Set the pictures aside and transcribe exactly the lines from the one containing "Lilly Pulitzer Women’s" through the final line of the records.

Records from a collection
***
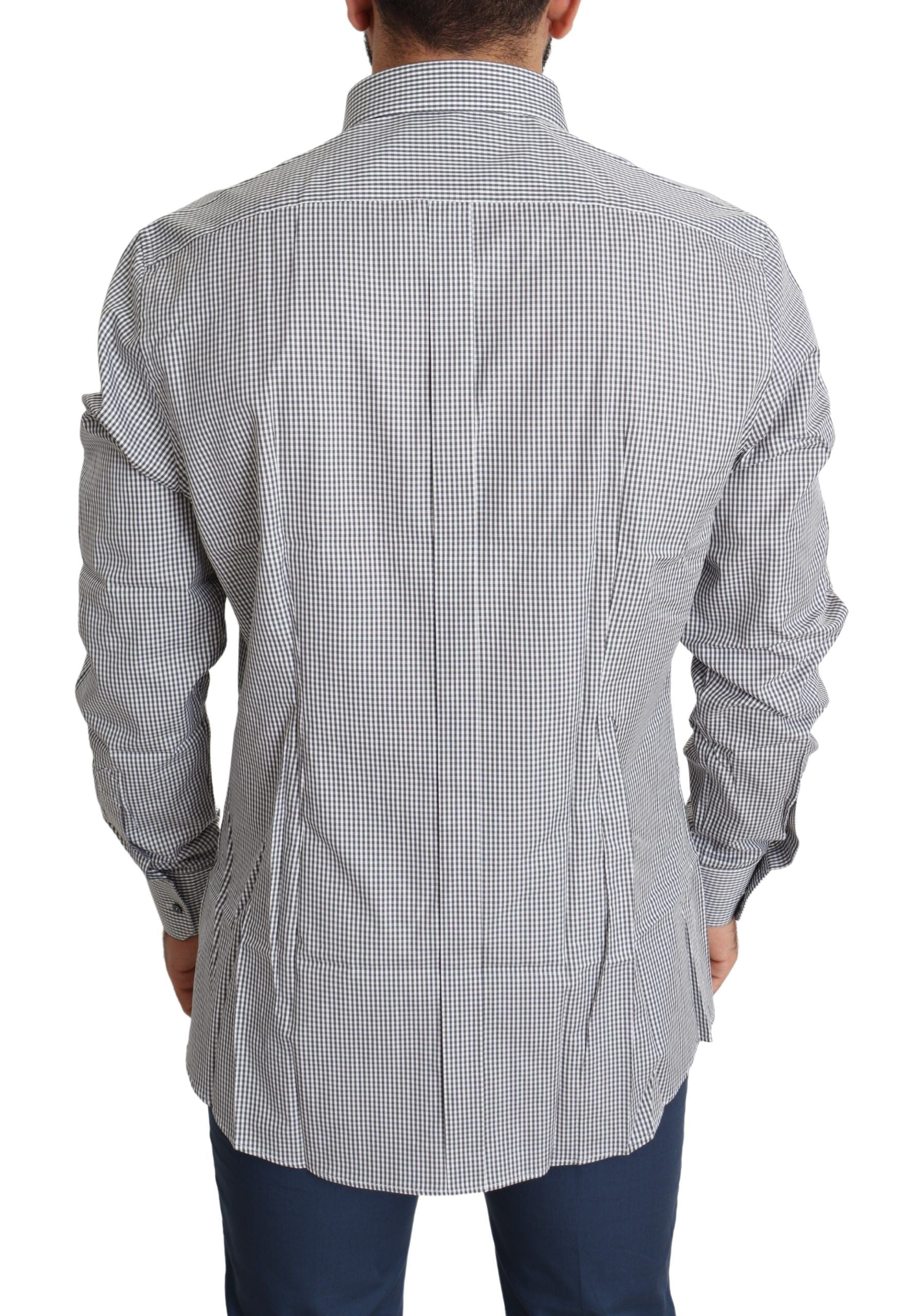 Black White Checkered GOLD Dress Cotton Shirt Dolce & Gabbana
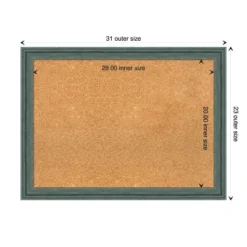 Amanti Art 31"x23" Upcycled Wood Frame Natural Cork Board Teal/Gray : Wall Mounted, Large, Office Bulletin Board -Amanti Art GUEST 50ceab6b 5ac5 4c25 aaec 9f47bf9f4a27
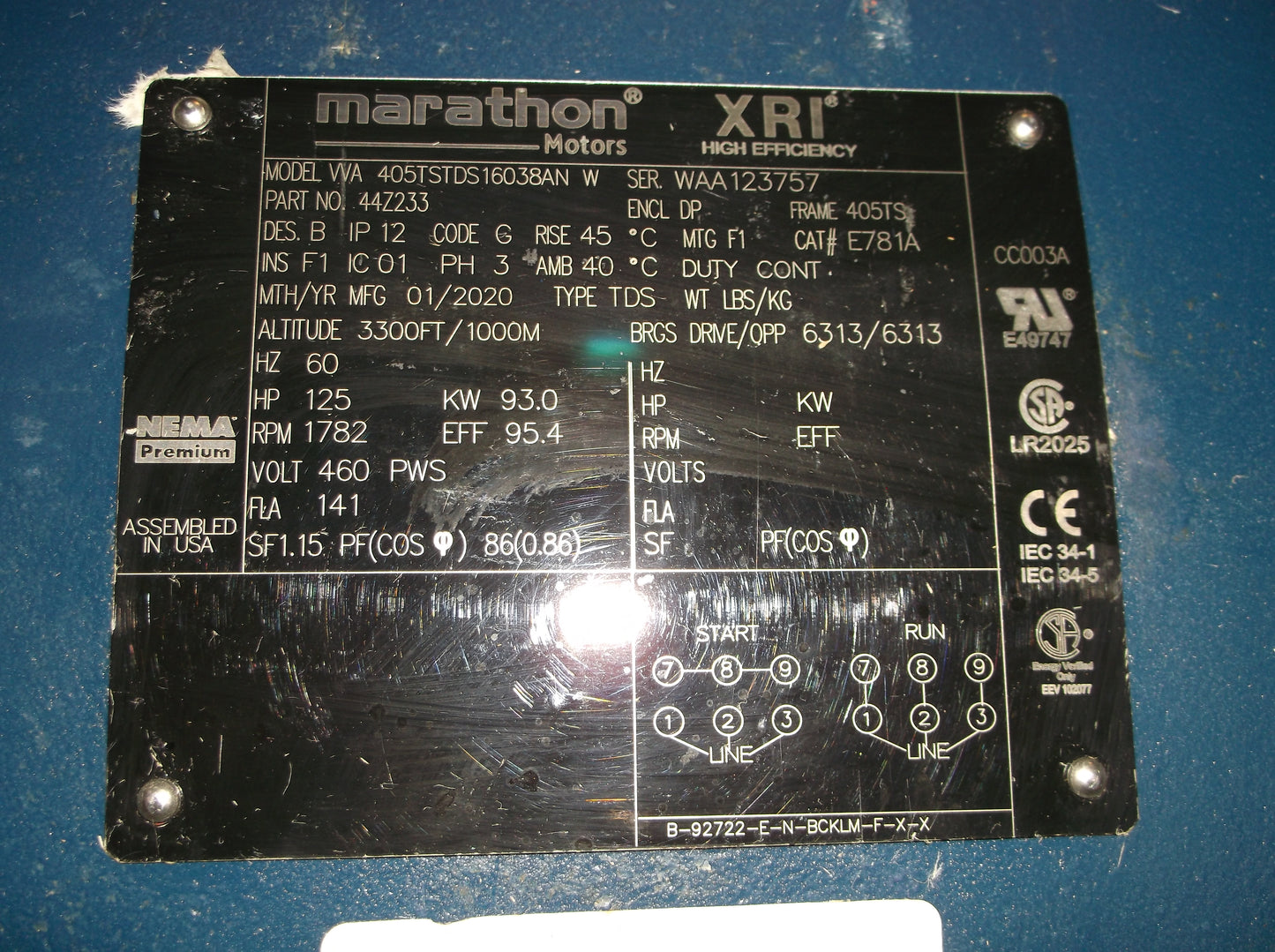 125HP GENERAL PURPOSE NEMA PREMIUM XRI EFFICIENT INVERTER RATED MOTOR 460/60/3 RPM:1782/1-SPEED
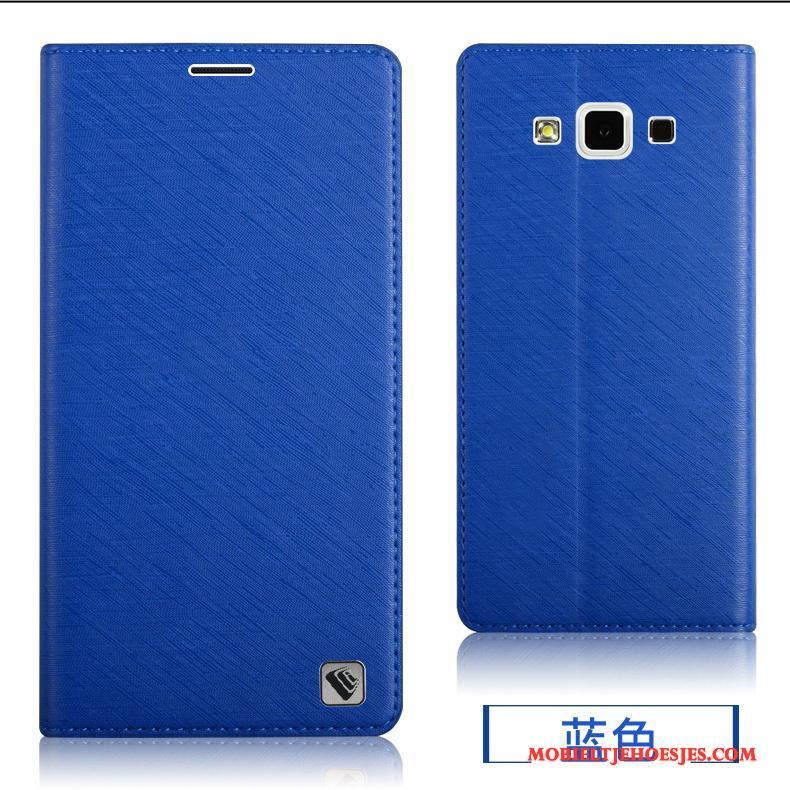 Samsung Galaxy A7 2015 Ster Zacht Bescherming Leren Etui Hoesje Blauw Achterklep
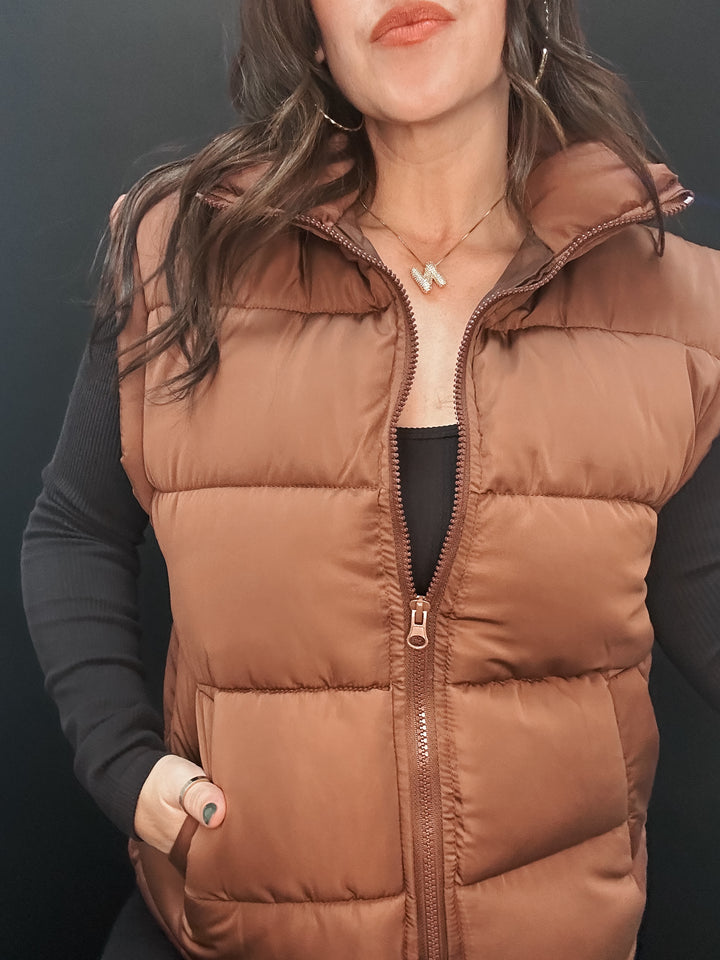 High Neck Casual Comfy Puffer Vest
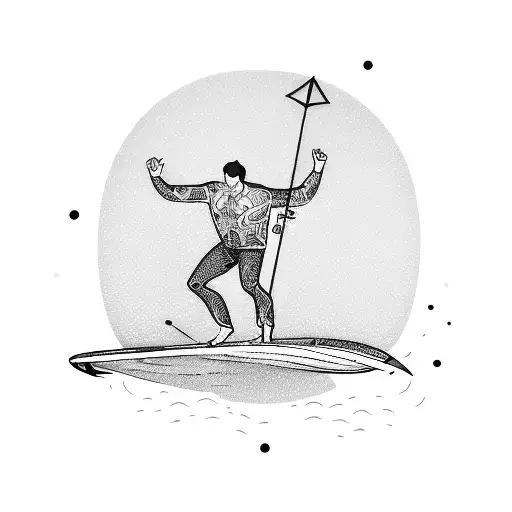 guy surfing with a suitcase tattoo design idea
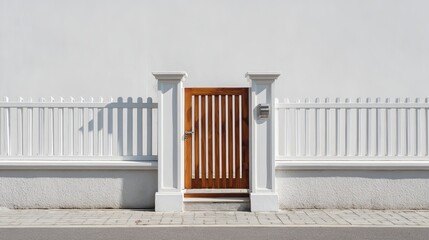 Fototapeta premium A minimalist wooden gate with vertical slats against a white wall, creating a modern and inviting entrance.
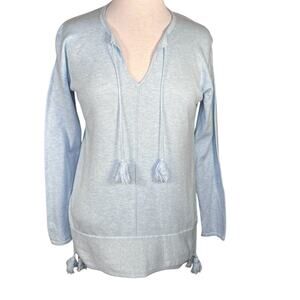 Lilly Pulitzer Women’s Light Blue Pullover Sweater with Tassels Oversized Small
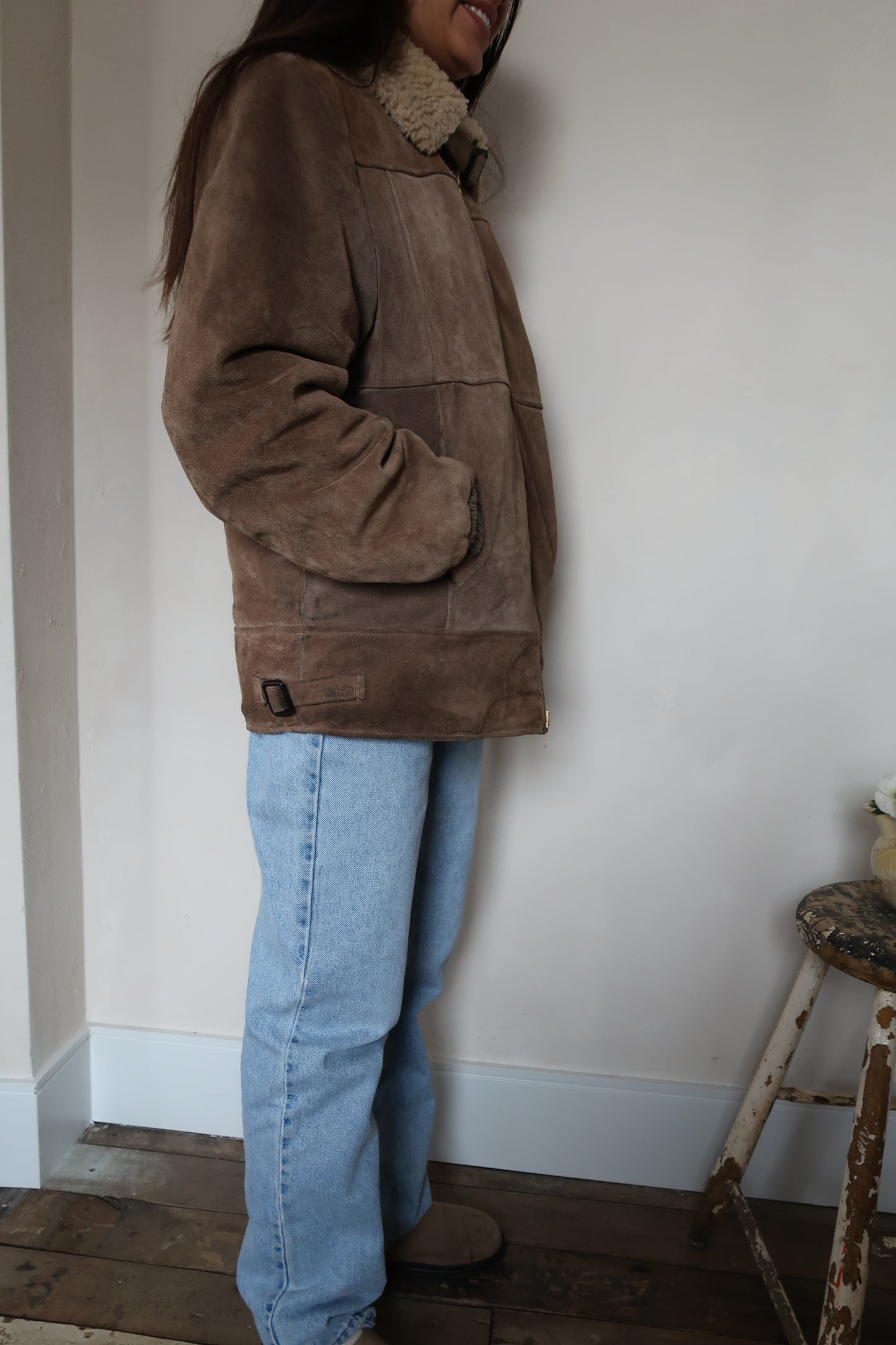 Fawn Suede Bomber Jacket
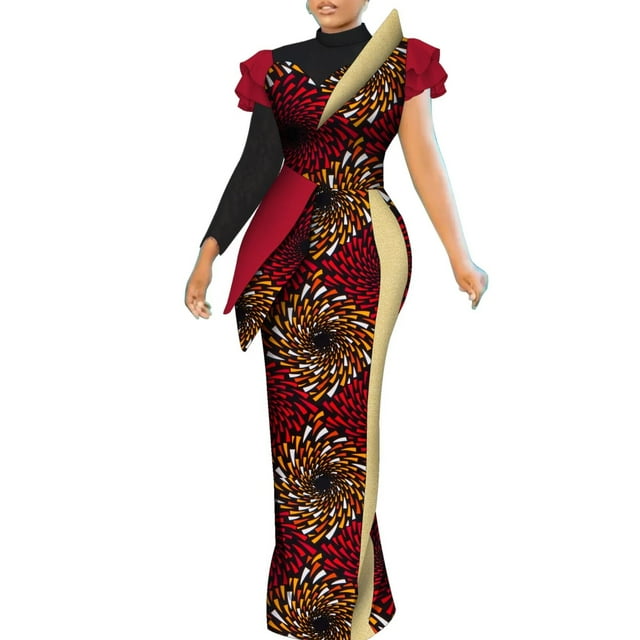 BintaRealWax African Women's Long Dress Black Veil Neckline and Long ...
***
# Solution for this problem
 Lilly Pulitzer Women’s Light Blue Pullover Sweater with Tassels Oversized Small
 Fawn Suede Bomber Jacket
 BintaRealWax African Women's Long Dress Black Veil Neckline and Long ...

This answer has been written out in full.